Document excerpt:
FCA Publishes 2nd Consultation Paper on Insurance Distribution Directive Implementation

The FCA has recently published further proposals on its approach to the implementation of the Insurance Distribution Directive (IDD). The IDD aims to enhance consumer protection and competition in the insurance market.

Proposals cover:

  • Application of the requirements of the IDD, including the conduct of business and information provision, for life insurance firms;
  • Proposed changes to COBS to extend IDD requirements regarding information disclosures to insurance-based investment products (IBIPs);
  • Implementation of the IDD requirements for life and non-investment insurance business, including product oversight and governance, and the management of conflicts of interest;
  • Implementation of organisational requirements relating to the protection of customers’ money, and professional requirements relating to the good repute of employees of insurance distributors.

The FCA is inviting feedback on the proposals, with the consultation closing on 20th October 2017. The FCA hopes to publish a Policy Statement in December 2017.

FCA Launches Consultation on the Office for Professional Body AML Supervision

The Office for Professional Body AML Supervision (OPBAS) will be a new function within the FCA, with the regulator responsible for reviewing the quality of AML supervision carried out by professional body supervisors. The FCA is now consulting on proposed text for a specialist sourcebook for professional body supervisors, which will set out expectations around anti-money laundering (AML) supervision.

OPBAS is due to be operational by early 2018 and will adopt a risk-based approach, working to develop a sound understanding of the different bodies and sectors it supervises, and working closely with other overseeing bodies to avoid supervisory conflicts.

Convicted Insider Dealer Faces Confiscation Order Totalling £350,000

The FCA has secured a confiscation order for the sum of £350,000 against a former equities trader who was sentenced to two years imprisonment in 2016 after pleading guilty to nine counts of insider trading.

The offences were committed over a nine year period during which the individual received inside information about anticipated public announcements of mergers and acquisitions, and used this information to place trades in the benefit of himself and his close family.

The order must be paid within three months or the individual will face a further three years in prison. The FCA believes the confiscation order sends a clear message that insider dealers are increasingly likely to be caught and will be held fully accountable.

FCA Proposals for Current Account Providers to Publish Service Information

The FCA has launched a consultation around new rules for current account providers, designed to help customers compare the service levels available for both personal and business current accounts.

The proposals are part of a wider effort to encourage consumers to consider their banking arrangements and stimulate effective competition in the market, following recommendations made by the Competition and Markets Authority (CMA)

The new rules will require firms to publish meaningful and comparable service metrics, including:

  • Timescales involved in opening an account, with all additional features up and running;
  • Time taken to replace a lost or stolen debit card and to organise third party access;
  • Availability of services, including whether 24-hour help is available for certain matters;
  • The number and type of major operational incidents.

The consultation closes on 25th September 2017.

MiFID II: Late Applications

The FCA has urged any firms who have not yet submitted complete applications for authorisations or variations of permissions to do so as soon as possible.

Extracted information:
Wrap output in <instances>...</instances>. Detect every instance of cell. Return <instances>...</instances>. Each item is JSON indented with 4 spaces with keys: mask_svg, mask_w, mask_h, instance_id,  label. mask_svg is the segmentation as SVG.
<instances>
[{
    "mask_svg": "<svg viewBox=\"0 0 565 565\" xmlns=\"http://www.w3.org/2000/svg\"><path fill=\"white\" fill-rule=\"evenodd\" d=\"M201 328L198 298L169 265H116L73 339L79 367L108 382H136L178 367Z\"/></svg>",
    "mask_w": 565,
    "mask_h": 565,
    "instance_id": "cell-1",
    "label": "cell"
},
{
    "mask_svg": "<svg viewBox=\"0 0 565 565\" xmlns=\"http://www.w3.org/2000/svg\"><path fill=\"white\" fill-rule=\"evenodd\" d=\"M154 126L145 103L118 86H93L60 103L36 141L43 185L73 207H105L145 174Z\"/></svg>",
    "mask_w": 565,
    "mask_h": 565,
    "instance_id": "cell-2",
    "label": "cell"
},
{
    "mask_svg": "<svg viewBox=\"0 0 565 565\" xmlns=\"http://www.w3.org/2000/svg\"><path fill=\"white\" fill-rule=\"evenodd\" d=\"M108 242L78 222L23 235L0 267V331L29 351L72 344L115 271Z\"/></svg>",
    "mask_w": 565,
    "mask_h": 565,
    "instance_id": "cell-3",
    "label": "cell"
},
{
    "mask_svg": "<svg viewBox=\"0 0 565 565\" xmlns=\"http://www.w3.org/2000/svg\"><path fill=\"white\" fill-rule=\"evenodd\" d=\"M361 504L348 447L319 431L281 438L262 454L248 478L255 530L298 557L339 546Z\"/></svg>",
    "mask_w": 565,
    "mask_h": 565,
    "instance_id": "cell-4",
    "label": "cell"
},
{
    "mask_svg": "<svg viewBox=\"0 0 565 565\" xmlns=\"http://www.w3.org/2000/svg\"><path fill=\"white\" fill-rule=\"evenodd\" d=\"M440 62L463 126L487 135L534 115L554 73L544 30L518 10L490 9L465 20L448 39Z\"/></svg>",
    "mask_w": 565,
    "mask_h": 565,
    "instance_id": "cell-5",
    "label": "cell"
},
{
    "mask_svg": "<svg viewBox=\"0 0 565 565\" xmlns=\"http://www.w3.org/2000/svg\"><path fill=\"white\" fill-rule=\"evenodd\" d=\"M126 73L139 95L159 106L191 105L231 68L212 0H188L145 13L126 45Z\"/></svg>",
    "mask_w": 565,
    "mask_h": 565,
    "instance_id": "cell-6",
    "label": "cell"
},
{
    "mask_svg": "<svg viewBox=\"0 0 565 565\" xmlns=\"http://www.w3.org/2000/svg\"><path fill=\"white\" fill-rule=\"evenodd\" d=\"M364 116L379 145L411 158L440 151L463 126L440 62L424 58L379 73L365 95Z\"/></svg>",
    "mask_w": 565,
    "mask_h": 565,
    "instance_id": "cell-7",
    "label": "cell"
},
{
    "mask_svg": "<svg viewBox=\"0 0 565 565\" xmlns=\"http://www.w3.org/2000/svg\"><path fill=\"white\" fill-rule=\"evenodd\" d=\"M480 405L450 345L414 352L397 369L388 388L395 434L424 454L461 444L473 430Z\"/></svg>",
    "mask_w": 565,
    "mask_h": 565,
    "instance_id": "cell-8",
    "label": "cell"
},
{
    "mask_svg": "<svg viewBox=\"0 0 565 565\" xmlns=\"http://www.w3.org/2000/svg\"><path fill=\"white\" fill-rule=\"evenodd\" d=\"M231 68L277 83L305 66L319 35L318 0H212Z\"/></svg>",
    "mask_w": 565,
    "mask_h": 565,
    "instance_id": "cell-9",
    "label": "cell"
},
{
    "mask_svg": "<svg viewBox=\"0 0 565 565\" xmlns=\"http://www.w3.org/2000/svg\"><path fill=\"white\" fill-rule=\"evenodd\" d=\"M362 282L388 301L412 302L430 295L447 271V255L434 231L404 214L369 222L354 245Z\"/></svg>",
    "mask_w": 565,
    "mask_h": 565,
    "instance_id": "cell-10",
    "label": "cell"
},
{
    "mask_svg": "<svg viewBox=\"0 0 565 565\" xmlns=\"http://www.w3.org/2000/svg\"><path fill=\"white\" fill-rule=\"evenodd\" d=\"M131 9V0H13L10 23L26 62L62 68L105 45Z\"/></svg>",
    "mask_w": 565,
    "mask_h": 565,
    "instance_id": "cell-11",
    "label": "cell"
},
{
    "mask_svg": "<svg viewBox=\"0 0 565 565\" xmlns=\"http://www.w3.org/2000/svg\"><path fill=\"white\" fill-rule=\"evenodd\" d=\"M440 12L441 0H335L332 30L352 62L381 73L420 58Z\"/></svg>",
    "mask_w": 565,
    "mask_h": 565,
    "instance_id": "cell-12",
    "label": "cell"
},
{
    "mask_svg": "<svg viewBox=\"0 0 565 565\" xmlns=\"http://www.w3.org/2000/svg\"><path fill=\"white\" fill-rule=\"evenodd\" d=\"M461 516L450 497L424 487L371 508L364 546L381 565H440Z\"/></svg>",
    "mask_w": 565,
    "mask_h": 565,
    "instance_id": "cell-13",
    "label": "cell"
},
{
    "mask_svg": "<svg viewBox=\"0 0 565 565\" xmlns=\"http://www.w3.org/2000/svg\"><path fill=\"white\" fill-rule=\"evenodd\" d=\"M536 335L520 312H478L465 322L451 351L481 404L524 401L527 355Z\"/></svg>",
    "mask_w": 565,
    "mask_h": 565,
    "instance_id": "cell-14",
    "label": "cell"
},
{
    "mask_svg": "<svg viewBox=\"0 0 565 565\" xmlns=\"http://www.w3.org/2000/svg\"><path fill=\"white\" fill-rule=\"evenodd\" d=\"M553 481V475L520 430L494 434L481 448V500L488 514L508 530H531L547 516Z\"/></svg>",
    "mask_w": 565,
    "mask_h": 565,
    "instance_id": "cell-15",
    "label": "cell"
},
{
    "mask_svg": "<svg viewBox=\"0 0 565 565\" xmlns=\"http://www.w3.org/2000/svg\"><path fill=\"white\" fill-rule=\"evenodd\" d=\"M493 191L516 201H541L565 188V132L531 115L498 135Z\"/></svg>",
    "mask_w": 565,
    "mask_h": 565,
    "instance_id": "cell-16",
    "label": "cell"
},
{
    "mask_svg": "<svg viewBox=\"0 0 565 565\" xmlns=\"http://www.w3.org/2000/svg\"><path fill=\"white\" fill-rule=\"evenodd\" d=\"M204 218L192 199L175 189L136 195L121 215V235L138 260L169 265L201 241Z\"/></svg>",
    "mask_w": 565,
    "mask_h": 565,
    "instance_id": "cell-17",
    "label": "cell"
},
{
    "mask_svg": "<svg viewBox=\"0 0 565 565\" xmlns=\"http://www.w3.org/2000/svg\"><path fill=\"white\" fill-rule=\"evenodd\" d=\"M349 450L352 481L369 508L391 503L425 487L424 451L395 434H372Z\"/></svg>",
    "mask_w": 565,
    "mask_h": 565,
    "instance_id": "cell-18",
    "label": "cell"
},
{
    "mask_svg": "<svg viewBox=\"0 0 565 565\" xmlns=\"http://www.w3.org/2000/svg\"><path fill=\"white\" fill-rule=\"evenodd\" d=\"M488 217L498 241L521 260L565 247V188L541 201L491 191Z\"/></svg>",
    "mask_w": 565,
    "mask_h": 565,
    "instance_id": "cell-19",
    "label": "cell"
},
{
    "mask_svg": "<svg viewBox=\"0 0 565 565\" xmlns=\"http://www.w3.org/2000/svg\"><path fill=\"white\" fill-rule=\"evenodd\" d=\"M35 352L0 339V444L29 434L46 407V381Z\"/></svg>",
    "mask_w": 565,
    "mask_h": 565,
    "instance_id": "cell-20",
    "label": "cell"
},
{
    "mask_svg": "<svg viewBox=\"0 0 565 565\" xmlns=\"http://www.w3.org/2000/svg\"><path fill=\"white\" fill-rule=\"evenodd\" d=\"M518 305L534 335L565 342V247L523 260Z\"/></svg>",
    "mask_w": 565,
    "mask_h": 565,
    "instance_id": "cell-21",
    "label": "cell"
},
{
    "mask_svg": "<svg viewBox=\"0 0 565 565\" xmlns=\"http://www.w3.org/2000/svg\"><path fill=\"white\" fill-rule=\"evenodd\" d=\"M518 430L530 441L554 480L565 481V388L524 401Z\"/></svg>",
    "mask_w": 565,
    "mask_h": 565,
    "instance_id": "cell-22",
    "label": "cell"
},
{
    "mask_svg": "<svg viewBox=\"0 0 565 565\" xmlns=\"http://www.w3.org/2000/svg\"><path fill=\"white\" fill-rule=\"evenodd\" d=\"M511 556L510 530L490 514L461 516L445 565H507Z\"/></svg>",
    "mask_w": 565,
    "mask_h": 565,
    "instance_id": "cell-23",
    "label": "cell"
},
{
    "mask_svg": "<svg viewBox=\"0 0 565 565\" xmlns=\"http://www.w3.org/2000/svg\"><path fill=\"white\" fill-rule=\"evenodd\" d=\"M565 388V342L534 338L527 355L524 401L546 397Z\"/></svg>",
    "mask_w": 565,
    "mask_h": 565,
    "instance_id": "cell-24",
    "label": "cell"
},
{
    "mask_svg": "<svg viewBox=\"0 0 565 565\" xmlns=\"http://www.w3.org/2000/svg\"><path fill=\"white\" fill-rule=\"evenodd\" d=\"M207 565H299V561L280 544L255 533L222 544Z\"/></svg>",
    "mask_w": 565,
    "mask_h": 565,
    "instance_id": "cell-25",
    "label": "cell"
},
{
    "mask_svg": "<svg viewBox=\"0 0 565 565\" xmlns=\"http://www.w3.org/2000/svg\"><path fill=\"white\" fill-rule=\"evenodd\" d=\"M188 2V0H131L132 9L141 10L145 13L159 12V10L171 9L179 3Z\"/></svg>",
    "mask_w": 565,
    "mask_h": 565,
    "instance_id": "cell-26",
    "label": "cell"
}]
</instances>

Task instructions:
(1) Could you reproduce the stretch of the FCA news update from "The FCA has recently" through "of insurance distributors.", replacing "COBS" with "the Conduct of Business Sourcebook"?
(2) Which lines of the rows contain the string "instances", matching case exactly? Copy every one of them.

Exercise answers:
(1)
The FCA has recently published further proposals on its approach to the implementation of the Insurance Distribution Directive (IDD). The IDD aims to enhance consumer protection and competition in the insurance market.

Proposals cover:

  • Application of the requirements of the IDD, including the conduct of business and information provision, for life insurance firms;
  • Proposed changes to the Conduct of Business Sourcebook to extend IDD requirements regarding information disclosures to insurance-based investment products (IBIPs);
  • Implementation of the IDD requirements for life and non-investment insurance business, including product oversight and governance, and the management of conflicts of interest;
  • Implementation of organisational requirements relating to the protection of customers’ money, and professional requirements relating to the good repute of employees of insurance distributors.

(2)
Wrap output in <instances>...</instances>. Detect every instance of cell. Return <instances>...</instances>. Each item is JSON indented with 4 spaces with keys: mask_svg, mask_w, mask_h, instance_id,  label. mask_svg is the segmentation as SVG.
<instances>
</instances>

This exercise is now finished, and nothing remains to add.